• _Extract_:
— start —
Tag Archives: building element

Steps

Another wide subject. Steps in Freemasonry come in a variety of forms and meanings. When you look online for Freemasonry and steps, you usually get an image with different degrees. Three steps for the “craft”/”symbolic” degrees (Entered Apprentice, Fellowcraft and Master Mason) and more steps for other degrees in whatever system is portrayed.

But you also have three steps in many lodges. The Worshipful Master sits three steps higher than floor level (both officers sometimes two steps). At other times steps refer to the Liberal Arts that Freemasons are supposed to study.

Three steps can refer to youth, (wo)manhood and old age.

On the image above, a text is written on the steps for entering the Museum of Freemasonry (and the main seat of the Grand Orient of the Netherlands) in Den Haag (The Hague, La Haye) in the Netherlands:

Vrijmetselarij kweekt verdraagzaamheid
betracht rechtvaardigheid, bevordert
naastenliefde, zoekt wat mensen en
volken vereent, tracht weg te nemen
wat de geesten en gemoederen verdeelt
en brengt tot hogere eenheid door het
bewustzijn levend te maken van de
allen verbindende broederschap

Freemasonry breeds tolerance
practices justice, promotes
charity, seeks what unites people and
peoples, seeks to remove
what divides minds and spirits
and brings about higher unity by
consciousness of the
all uniting brotherhood

Crossed Pillars

Probably the oldest ‘high degree’ was that of “Scottish Master” (or “Scots Master”) which might have been worked in England as early as the 1730’ies. There is a text from Berlin, dated 1747, in the Kloss collection with the content of the degree. The story is that of master builders from Scotland who were not content with the replacement of the master’s word in the third degree. They went to the Holy Land to find clues to what the original master’s word might have been. They search the rubble of King Solomon’s Temple (hence the destroyed temple) and find “4 column-pieces lying on the ground in the shape of a saltire” (an X), which is convenient, because Scottish Master lodges are dedicated to Saint Andrew. Crossed pillars mostly appear on old Scottish Master tracing boards, but are not always obviously pillars. The plaque in the middle (with the original word on it?) is a typical element.
— end —
• _Short exercise_: Rewrite the Freemasonry text starting at "But you also" and ending at "and old age.", putting "Master of the Lodge" wherever "Worshipful Master" appears.

• _Data provided_:
— start —
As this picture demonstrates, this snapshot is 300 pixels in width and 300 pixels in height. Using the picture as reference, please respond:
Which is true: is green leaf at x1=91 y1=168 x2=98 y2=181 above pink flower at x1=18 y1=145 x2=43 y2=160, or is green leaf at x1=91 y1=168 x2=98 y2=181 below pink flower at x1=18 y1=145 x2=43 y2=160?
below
— end —
• _Output for this exercise_:
But you also have three steps in many lodges. The Master of the Lodge sits three steps higher than floor level (both officers sometimes two steps). At other times steps refer to the Liberal Arts that Freemasons are supposed to study.

Three steps can refer to youth, (wo)manhood and old age.